La Corte dava quindi risposta affermativa al quesito di diritto formulato dall’ Agenzia, essendo incorsa in errore di diritto la CTR laddove aveva ritenuto deducibile nell’esercizio di competenza (anno 2003) la spesa sostenuta per compensi agli amministratori, sebbene difettassero i requisiti di certezza e di oggettiva determinabilità dell’ammontare del costo, sia in considerazione della invalidità del titolo di spesa, sia in difetto di indicazione nell’atto costitutivo dei criteri di liquidazione, non essendo stato preventivamente stabilito l’importo dei compensi dalla delibera dell’assemblea dei soci, richiesta ai sensi degli artt. 2364 c. 1 n. 3 e 2389 c.c., nel testo vigente ratione temporis, e neppure essendo stata deliberata la misura dei compensi, in sede di approvazione del bilancio, a seguito di specifica discussione e con la partecipazione totalitaria dei soci.

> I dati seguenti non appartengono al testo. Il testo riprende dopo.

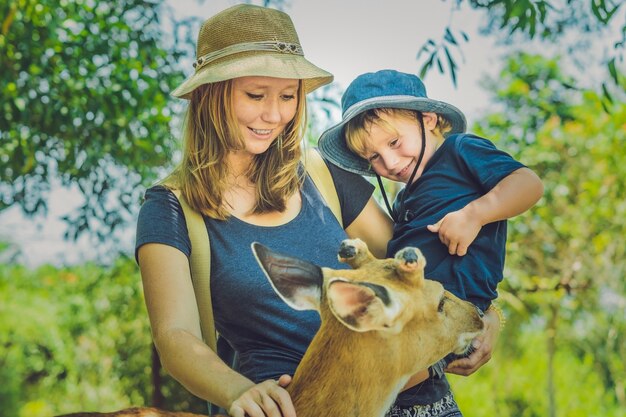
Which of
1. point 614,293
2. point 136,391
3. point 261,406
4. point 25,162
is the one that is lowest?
point 136,391

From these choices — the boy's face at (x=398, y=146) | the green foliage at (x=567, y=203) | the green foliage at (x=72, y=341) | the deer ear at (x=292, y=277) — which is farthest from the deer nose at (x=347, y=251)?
the green foliage at (x=567, y=203)

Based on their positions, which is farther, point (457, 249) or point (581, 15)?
point (581, 15)

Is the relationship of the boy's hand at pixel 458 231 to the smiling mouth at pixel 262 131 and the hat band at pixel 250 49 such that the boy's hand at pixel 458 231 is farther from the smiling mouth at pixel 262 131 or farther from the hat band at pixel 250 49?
the hat band at pixel 250 49

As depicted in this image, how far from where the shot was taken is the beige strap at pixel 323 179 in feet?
11.8

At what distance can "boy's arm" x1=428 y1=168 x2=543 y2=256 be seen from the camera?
126 inches

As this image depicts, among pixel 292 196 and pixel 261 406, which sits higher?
pixel 292 196

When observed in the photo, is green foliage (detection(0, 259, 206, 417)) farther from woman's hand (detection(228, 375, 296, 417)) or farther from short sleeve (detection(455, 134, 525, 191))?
woman's hand (detection(228, 375, 296, 417))

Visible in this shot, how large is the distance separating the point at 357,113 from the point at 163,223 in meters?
1.12

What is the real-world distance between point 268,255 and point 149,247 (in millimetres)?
625

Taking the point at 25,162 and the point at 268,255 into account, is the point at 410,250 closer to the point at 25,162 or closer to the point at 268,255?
the point at 268,255

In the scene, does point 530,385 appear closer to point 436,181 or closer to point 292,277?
point 436,181

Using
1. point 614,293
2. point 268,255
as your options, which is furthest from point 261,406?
point 614,293

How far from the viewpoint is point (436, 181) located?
3535mm

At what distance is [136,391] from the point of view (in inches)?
424
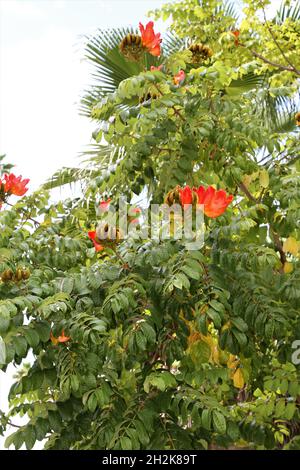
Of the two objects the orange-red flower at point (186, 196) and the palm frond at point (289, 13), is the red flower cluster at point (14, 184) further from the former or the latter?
the palm frond at point (289, 13)

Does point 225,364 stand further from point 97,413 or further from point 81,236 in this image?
point 81,236

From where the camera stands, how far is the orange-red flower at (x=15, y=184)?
260 centimetres

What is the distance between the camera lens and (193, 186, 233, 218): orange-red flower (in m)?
1.94

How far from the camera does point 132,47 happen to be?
2.30 meters

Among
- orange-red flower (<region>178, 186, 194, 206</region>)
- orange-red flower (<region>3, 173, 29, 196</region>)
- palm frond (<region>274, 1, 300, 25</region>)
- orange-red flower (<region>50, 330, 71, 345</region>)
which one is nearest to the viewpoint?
orange-red flower (<region>178, 186, 194, 206</region>)

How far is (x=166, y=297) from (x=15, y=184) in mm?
892

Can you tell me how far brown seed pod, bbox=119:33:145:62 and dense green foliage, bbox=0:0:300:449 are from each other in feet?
0.40

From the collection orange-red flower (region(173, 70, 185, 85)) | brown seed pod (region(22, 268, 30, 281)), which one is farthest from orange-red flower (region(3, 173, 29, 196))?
orange-red flower (region(173, 70, 185, 85))

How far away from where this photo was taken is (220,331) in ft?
6.77

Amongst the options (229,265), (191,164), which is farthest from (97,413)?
(191,164)

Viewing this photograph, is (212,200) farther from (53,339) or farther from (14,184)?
(14,184)

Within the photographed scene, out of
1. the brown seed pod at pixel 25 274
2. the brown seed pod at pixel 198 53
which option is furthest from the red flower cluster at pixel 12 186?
the brown seed pod at pixel 198 53

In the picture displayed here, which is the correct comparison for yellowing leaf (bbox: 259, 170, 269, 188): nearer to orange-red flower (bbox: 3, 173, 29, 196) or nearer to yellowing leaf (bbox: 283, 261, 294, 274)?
yellowing leaf (bbox: 283, 261, 294, 274)

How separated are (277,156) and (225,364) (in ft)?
2.80
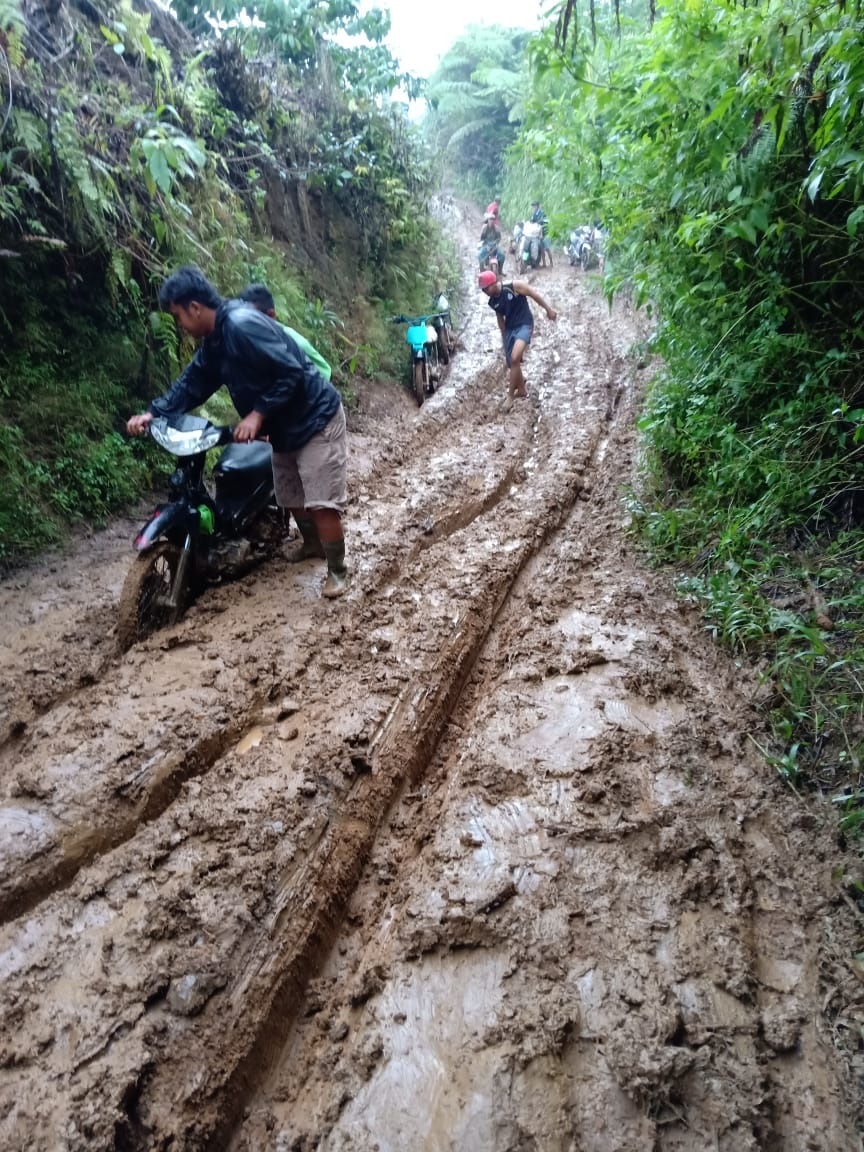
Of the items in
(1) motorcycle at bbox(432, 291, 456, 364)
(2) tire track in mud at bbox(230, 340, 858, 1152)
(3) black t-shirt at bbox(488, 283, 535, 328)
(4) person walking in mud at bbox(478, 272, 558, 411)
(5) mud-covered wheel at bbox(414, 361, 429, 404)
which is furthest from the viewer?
(1) motorcycle at bbox(432, 291, 456, 364)

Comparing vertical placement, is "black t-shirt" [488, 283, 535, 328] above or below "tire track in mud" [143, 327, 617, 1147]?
above

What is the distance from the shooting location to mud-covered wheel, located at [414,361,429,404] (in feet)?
26.4

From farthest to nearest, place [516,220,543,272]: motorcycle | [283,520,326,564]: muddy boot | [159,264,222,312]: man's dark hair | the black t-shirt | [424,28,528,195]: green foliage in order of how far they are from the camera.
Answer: [424,28,528,195]: green foliage
[516,220,543,272]: motorcycle
the black t-shirt
[283,520,326,564]: muddy boot
[159,264,222,312]: man's dark hair

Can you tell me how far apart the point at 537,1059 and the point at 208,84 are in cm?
858

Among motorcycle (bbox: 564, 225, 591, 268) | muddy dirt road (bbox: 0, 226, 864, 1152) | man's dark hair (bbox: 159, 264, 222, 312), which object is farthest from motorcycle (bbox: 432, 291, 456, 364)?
muddy dirt road (bbox: 0, 226, 864, 1152)

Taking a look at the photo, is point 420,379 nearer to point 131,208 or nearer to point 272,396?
point 131,208

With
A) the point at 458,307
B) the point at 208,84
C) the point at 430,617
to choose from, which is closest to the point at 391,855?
the point at 430,617

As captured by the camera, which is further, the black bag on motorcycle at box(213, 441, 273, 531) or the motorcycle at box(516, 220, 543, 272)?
the motorcycle at box(516, 220, 543, 272)

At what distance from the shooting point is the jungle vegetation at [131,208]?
4160mm

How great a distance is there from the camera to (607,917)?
1.81 metres

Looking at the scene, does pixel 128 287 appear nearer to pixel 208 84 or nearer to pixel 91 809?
pixel 208 84

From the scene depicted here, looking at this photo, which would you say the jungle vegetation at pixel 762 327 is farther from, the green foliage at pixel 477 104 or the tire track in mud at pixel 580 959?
the green foliage at pixel 477 104

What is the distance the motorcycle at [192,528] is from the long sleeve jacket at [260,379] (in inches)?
7.8

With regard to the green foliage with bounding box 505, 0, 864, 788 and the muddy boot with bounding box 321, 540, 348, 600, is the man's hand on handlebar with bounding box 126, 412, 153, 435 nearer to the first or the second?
the muddy boot with bounding box 321, 540, 348, 600
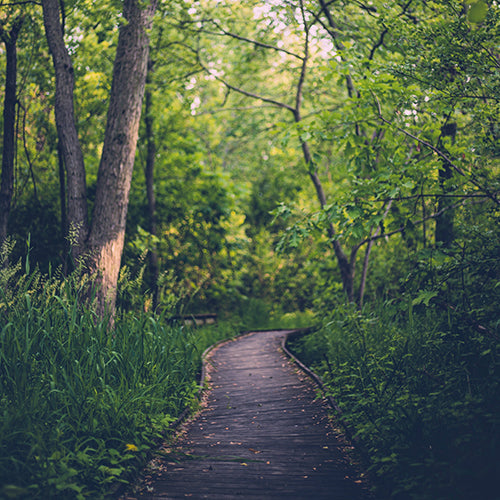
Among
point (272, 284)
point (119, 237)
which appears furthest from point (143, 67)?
point (272, 284)

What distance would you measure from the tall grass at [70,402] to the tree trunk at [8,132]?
11.1 ft

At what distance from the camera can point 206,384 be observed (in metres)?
7.99

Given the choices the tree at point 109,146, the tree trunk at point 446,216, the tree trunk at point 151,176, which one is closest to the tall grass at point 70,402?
the tree at point 109,146

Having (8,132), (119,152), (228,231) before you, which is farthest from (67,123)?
(228,231)

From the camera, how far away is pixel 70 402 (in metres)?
4.36

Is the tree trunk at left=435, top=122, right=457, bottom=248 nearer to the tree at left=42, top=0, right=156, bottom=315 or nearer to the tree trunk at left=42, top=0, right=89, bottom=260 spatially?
the tree at left=42, top=0, right=156, bottom=315

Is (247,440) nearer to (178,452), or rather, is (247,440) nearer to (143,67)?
(178,452)

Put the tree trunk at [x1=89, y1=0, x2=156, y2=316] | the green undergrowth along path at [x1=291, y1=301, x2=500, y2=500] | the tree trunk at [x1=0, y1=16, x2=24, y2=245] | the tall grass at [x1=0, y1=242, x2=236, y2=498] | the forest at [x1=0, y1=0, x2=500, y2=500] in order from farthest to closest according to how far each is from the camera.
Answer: the tree trunk at [x1=0, y1=16, x2=24, y2=245] < the tree trunk at [x1=89, y1=0, x2=156, y2=316] < the forest at [x1=0, y1=0, x2=500, y2=500] < the tall grass at [x1=0, y1=242, x2=236, y2=498] < the green undergrowth along path at [x1=291, y1=301, x2=500, y2=500]

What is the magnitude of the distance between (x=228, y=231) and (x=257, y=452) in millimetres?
9763

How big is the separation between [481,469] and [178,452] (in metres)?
2.74

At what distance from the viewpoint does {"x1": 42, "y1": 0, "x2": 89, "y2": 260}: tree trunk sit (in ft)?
23.5

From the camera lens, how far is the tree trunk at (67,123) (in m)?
7.15

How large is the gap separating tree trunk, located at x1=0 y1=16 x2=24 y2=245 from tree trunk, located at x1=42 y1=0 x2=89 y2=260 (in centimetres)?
142

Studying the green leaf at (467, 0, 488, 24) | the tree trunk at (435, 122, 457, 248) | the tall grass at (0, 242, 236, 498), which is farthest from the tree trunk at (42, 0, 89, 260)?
the green leaf at (467, 0, 488, 24)
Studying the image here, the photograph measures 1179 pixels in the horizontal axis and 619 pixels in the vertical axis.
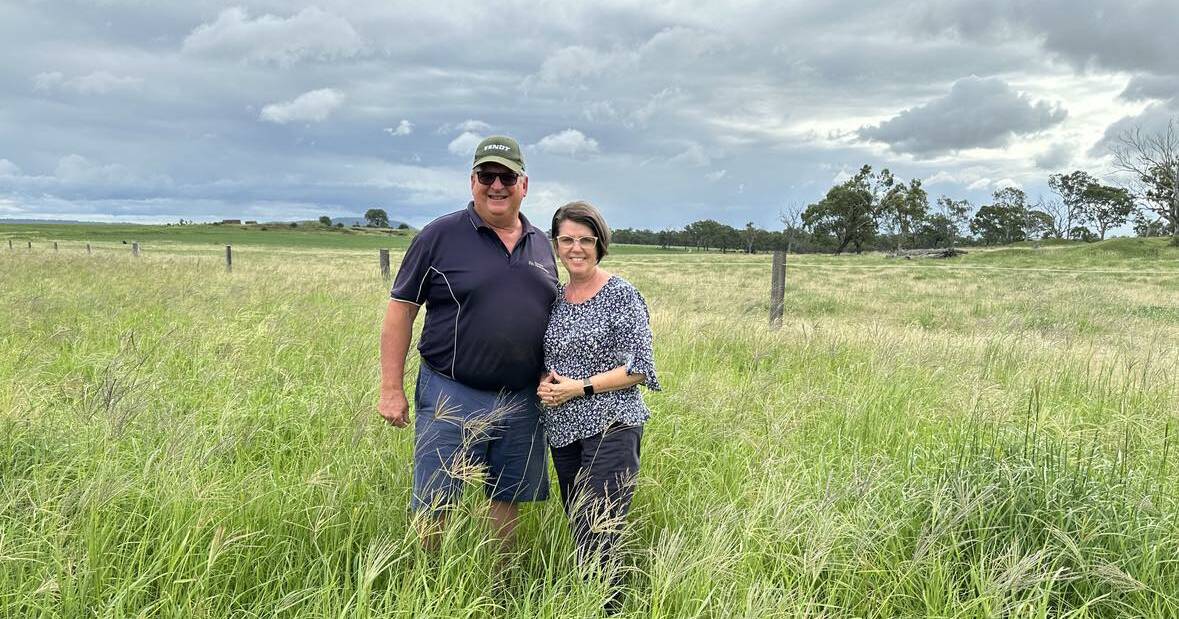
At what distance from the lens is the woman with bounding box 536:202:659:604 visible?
264cm

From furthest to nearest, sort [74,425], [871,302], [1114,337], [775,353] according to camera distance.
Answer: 1. [871,302]
2. [1114,337]
3. [775,353]
4. [74,425]

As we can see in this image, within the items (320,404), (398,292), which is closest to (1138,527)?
(398,292)

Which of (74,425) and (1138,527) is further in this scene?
(74,425)

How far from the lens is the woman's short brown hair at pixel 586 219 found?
2787mm

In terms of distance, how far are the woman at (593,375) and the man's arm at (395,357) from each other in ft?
2.18

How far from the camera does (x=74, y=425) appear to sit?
10.4ft

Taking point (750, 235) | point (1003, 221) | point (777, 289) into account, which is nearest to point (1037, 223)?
point (1003, 221)

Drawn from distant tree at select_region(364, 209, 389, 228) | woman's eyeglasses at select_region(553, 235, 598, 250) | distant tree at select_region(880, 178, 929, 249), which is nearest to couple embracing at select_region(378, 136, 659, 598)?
woman's eyeglasses at select_region(553, 235, 598, 250)

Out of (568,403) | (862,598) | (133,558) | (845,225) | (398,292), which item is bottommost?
(862,598)

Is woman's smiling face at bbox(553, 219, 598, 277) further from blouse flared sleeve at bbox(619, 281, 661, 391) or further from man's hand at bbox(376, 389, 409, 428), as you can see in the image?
man's hand at bbox(376, 389, 409, 428)

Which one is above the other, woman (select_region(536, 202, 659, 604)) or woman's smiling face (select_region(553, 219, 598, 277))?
woman's smiling face (select_region(553, 219, 598, 277))

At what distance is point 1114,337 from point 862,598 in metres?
9.68

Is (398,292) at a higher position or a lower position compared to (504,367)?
higher

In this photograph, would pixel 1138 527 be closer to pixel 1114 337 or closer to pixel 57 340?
pixel 57 340
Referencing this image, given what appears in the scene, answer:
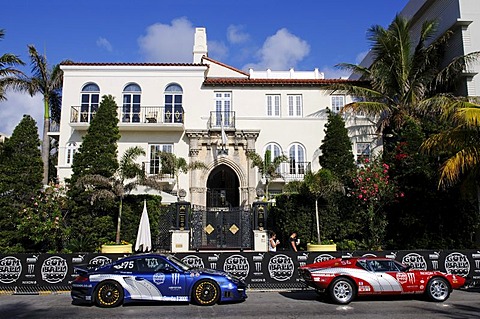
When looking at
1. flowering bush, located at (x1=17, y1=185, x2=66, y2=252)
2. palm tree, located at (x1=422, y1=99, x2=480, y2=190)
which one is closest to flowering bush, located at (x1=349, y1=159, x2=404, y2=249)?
palm tree, located at (x1=422, y1=99, x2=480, y2=190)

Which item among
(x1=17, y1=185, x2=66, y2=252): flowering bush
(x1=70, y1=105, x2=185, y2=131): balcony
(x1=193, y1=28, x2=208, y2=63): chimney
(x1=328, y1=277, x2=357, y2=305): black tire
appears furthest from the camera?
(x1=193, y1=28, x2=208, y2=63): chimney

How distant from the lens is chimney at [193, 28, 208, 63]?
32.2m

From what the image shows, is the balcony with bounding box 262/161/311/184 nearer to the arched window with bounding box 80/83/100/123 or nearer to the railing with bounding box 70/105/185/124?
the railing with bounding box 70/105/185/124

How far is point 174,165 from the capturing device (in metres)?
23.1

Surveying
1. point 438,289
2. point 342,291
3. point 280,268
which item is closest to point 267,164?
point 280,268

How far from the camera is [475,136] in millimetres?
14594

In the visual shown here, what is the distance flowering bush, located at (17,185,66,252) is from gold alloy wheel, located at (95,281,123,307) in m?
7.91

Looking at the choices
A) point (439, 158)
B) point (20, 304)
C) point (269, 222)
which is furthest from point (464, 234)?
point (20, 304)

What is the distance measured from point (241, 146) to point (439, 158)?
11.9 metres

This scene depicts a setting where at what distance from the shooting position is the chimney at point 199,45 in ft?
106

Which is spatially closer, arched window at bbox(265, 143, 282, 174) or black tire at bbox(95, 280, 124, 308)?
black tire at bbox(95, 280, 124, 308)

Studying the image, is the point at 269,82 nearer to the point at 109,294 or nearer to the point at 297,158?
the point at 297,158

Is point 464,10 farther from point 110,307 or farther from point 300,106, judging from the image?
point 110,307

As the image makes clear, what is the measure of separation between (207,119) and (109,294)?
17.2m
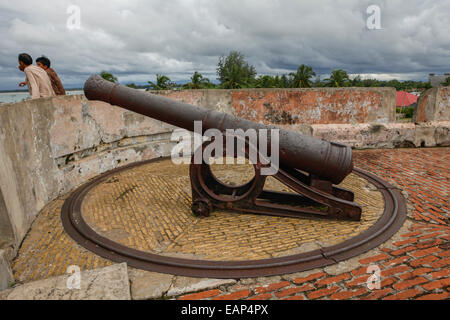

Ad integrazione delle importanti considerazioni della Corte, giova inoltre anche aggiungere quanto segue.

Rientra sicuramente nei poteri del Fisco la valutazione di congruità dei costi e dei ricavi esposti nel bilancio e nelle dichiarazioni, anche se non ricorrano irregolarità nella tenuta delle scritture contabili o vizi negli atti giuridici d’impresa, con possibile negazione della deducibilità di un costo ritenuto insussisten­te o sproporzionato, non essendo l’Ufficio vincolato ai valori o ai corrispettivi indica­ti nelle delibere sociali o nei contratti.

E incombe comunque al contribuente l’onere della prova dei presupposti dei costi ed oneri deducibili concorrenti alla determinazione del reddito d’impresa, ivi compresa la loro inerenza.

Di conseguenza, va riaffermato che la deducibilità dei compensi degli amministratori non implica che gli uffici finanziari siano vincolati alla misura indicata in delibere sociali o contratti (cfr. in senso conforme, Cass. Sez. V, Sent. N. 13478 del 30/10/2001; Cass. Sent. n. 12813 del 27/09/2000), rientrando nei normali poteri dell’ufficio la verifica dell’attendibilità economica delle rappresentazioni esposte nel bilancio e nella dichiarazione.